Min bror och mitt enda syskon — det är samma person!
My brother and my only sibling — that's the same person! min (en-word bror) vs mitt (ett-word syskon): the possessive agrees with the noun.
Common Mistakes
❌ Min grandmother heter Astrid. / Min mor-mamma...
Incorrect — there's no generic grandmother word, and 'mor-mamma' isn't a word. Pick mormor or farmor.
✅ Min mormor heter Astrid.
My (maternal) grandmother is called Astrid. mormor = mother's mother.
❌ Använd 'mormor' för pappas mamma.
Incorrect — your father's mother is farmor, not mormor. The line matters.
✅ Pappas mamma är min farmor.
My dad's mum is my (paternal) grandmother. far + mor = farmor.
❌ Det är min vän som jag bor med. (meaning a romantic live-in partner)
Misleading — 'vän' is just 'friend'. For a cohabiting partner the word is sambo.
✅ Det är min sambo.
That's my partner (we live together). sambo has no English one-word equal.
❌ Mina förälder bor i Lund.
Incorrect — plural agreement: 'parents' is föräldrar, so 'mina föräldrar'.
✅ Mina föräldrar bor i Lund.
My parents live in Lund. förälder → föräldrar (plural).
❌ Min syskon är äldre än jag.
Agreement error — syskon is an ett-word, so 'mitt syskon' (singular).
✅ Mitt syskon är äldre än jag.
My sibling is older than me. mitt (ett-word).
Key Takeaways
- Swedish grandparent terms are transparent compounds encoding the line: mormor (mother's mother), morfar (mother's father), farmor (father's mother), farfar (father's father). There is no generic "grandmother" — you must choose the side.

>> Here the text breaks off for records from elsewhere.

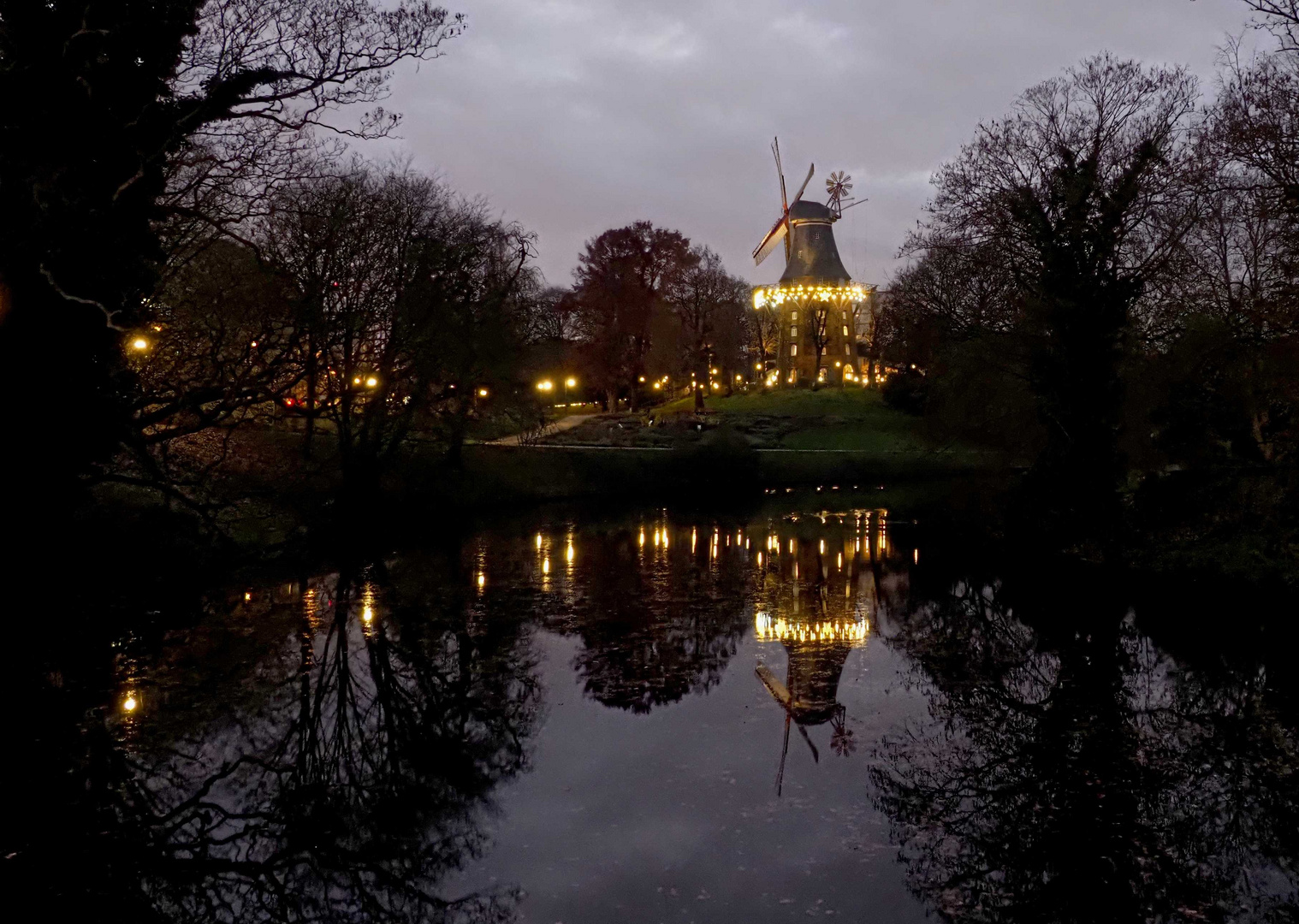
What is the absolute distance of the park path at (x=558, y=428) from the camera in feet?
175

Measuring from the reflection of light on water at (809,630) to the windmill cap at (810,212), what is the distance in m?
82.1

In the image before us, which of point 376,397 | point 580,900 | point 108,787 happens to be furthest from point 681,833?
point 376,397

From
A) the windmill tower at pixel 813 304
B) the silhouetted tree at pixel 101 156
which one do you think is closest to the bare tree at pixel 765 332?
the windmill tower at pixel 813 304

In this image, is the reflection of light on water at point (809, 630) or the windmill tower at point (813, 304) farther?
the windmill tower at point (813, 304)

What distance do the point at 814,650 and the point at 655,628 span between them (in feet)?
8.80

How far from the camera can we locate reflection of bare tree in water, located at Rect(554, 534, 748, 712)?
1317 centimetres

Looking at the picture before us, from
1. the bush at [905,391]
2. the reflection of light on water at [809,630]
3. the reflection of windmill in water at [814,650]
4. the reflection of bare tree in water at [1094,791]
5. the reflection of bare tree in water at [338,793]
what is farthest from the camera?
the bush at [905,391]

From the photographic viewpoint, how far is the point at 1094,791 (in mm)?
8977

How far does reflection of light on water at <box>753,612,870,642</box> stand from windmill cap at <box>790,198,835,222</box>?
82134mm

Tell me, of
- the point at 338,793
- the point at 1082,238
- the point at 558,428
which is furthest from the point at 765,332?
the point at 338,793

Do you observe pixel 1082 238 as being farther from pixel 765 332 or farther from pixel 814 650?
pixel 765 332

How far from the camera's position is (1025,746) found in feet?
33.7

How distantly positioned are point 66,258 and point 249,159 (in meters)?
4.26

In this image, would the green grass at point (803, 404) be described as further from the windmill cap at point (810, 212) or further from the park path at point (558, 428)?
the windmill cap at point (810, 212)
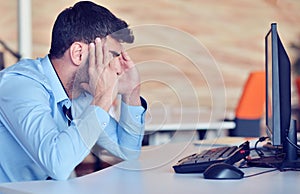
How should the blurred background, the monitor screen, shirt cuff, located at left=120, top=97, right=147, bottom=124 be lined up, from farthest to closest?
the blurred background < shirt cuff, located at left=120, top=97, right=147, bottom=124 < the monitor screen

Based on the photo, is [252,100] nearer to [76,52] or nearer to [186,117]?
[186,117]

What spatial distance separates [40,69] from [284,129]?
0.76 m

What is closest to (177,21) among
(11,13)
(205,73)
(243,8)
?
(243,8)

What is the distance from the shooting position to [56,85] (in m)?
1.64

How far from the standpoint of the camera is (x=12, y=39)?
15.6 ft

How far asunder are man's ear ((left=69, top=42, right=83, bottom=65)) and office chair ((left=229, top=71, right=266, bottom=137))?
2480 mm

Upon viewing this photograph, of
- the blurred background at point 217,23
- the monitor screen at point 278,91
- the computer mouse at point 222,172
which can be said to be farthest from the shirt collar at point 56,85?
the blurred background at point 217,23

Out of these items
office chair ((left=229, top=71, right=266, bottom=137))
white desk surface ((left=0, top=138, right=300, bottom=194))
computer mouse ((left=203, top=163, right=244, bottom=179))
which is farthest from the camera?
office chair ((left=229, top=71, right=266, bottom=137))

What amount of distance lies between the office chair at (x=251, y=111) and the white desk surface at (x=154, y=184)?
8.07 ft

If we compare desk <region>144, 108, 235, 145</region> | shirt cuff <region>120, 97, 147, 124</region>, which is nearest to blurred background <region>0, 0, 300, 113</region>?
desk <region>144, 108, 235, 145</region>

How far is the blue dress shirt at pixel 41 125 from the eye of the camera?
137cm

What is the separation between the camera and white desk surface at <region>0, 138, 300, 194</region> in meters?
1.22

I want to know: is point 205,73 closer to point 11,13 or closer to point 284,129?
point 284,129

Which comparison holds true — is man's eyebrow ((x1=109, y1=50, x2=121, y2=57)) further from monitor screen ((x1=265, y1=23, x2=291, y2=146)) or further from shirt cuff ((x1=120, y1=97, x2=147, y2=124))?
monitor screen ((x1=265, y1=23, x2=291, y2=146))
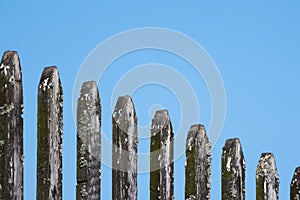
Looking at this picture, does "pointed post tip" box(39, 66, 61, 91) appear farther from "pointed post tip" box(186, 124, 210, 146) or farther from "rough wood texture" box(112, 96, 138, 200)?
"pointed post tip" box(186, 124, 210, 146)

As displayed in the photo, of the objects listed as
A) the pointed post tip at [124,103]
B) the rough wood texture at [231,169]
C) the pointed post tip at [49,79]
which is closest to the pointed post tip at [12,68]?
the pointed post tip at [49,79]

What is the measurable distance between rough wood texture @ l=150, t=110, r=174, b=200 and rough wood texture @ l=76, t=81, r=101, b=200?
1.78ft

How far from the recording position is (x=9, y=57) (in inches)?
198

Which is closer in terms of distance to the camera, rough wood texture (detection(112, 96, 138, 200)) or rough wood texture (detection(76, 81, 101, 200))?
rough wood texture (detection(76, 81, 101, 200))

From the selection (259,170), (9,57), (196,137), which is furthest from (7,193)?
(259,170)

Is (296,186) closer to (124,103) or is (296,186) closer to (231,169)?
(231,169)

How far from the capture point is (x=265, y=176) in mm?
5664

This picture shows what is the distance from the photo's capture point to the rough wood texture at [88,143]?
16.4 ft

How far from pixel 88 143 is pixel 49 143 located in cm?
31

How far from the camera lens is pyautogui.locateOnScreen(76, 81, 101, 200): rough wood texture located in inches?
196

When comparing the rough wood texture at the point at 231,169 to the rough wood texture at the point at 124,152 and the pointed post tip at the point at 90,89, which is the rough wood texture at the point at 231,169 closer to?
the rough wood texture at the point at 124,152

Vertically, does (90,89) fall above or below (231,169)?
above

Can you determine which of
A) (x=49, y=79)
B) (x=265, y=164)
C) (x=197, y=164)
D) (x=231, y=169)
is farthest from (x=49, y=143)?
(x=265, y=164)

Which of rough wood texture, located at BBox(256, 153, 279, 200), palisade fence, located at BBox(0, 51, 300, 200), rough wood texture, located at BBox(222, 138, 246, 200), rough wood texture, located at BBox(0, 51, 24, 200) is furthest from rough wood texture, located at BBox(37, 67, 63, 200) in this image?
rough wood texture, located at BBox(256, 153, 279, 200)
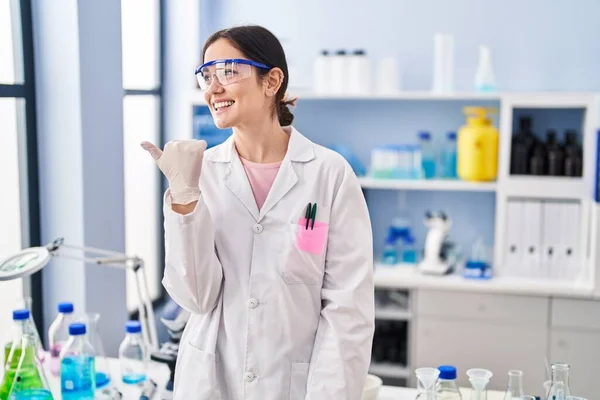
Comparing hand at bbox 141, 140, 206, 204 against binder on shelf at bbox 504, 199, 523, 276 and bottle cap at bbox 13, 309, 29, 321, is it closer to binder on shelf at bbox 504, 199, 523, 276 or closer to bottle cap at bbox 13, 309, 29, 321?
bottle cap at bbox 13, 309, 29, 321

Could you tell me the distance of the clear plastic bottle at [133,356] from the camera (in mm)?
Result: 2227

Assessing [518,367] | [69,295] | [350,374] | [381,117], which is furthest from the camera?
[381,117]

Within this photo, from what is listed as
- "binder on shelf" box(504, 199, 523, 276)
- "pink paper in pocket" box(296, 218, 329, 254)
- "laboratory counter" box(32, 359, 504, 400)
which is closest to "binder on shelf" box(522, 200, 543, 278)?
"binder on shelf" box(504, 199, 523, 276)

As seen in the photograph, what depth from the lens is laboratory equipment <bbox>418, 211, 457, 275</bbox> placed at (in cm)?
354

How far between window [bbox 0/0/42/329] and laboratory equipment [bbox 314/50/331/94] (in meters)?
1.49

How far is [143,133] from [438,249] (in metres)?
1.64

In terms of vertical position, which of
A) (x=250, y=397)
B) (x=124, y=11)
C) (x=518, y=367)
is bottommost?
(x=518, y=367)

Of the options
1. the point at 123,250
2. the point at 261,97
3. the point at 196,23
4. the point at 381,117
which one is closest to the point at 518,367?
the point at 381,117

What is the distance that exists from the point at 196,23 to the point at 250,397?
106 inches

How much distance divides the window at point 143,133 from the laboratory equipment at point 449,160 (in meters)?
1.52

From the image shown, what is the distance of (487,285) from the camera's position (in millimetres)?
3344

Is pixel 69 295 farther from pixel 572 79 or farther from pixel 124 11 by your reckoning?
pixel 572 79

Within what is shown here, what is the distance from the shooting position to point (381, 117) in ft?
12.8

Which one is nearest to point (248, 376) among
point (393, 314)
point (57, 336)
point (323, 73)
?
point (57, 336)
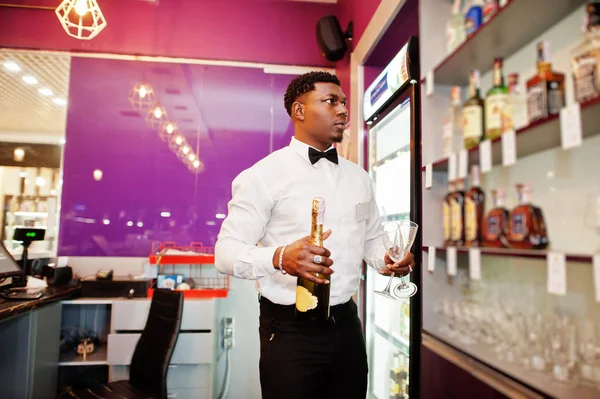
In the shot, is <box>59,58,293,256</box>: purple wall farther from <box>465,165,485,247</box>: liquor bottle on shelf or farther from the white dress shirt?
<box>465,165,485,247</box>: liquor bottle on shelf

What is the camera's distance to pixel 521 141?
5.15 feet

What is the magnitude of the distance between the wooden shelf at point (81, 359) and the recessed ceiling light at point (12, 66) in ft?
9.19

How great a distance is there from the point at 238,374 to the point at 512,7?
344 cm

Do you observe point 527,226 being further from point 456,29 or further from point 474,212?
point 456,29

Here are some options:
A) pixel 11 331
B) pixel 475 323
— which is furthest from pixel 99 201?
pixel 475 323

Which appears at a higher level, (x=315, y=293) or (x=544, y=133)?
(x=544, y=133)

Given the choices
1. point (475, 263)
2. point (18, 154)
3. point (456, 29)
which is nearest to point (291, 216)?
point (475, 263)

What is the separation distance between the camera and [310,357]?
158 cm

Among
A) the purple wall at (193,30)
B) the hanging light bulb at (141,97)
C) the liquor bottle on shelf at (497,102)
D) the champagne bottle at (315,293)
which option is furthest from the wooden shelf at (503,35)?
the hanging light bulb at (141,97)

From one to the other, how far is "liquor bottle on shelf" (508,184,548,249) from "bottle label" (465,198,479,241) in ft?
0.76

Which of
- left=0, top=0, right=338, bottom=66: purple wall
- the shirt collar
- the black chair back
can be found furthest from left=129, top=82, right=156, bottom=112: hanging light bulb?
the shirt collar

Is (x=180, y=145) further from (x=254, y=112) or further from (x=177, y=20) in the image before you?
(x=177, y=20)

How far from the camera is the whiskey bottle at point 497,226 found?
1.62 metres

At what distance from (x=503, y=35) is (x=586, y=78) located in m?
0.57
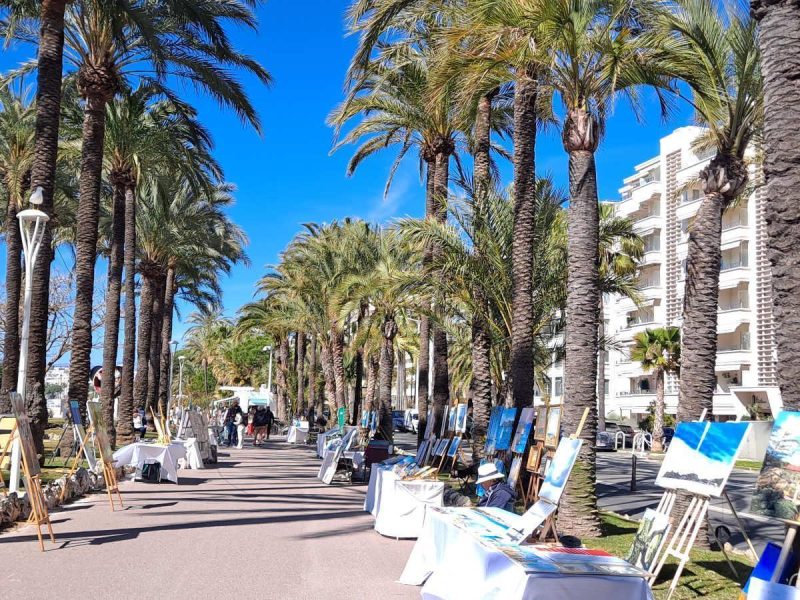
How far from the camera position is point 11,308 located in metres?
24.9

- The same logic gives morbror/farbror (uncles) and moster/faster (aunts), alongside the line-neutral onkel/tant.
- förälder → föräldrar is the gender-neutral "parent(s)"; syskon is "sibling(s)", an ett-word.
- sambo = a (legally recognised) cohabiting partner; särbo = a committed partner living apart. Neither has a single English word.
- Family words take normal possessives, agreeing with the noun: min bror, mitt syskon, mina föräldrar.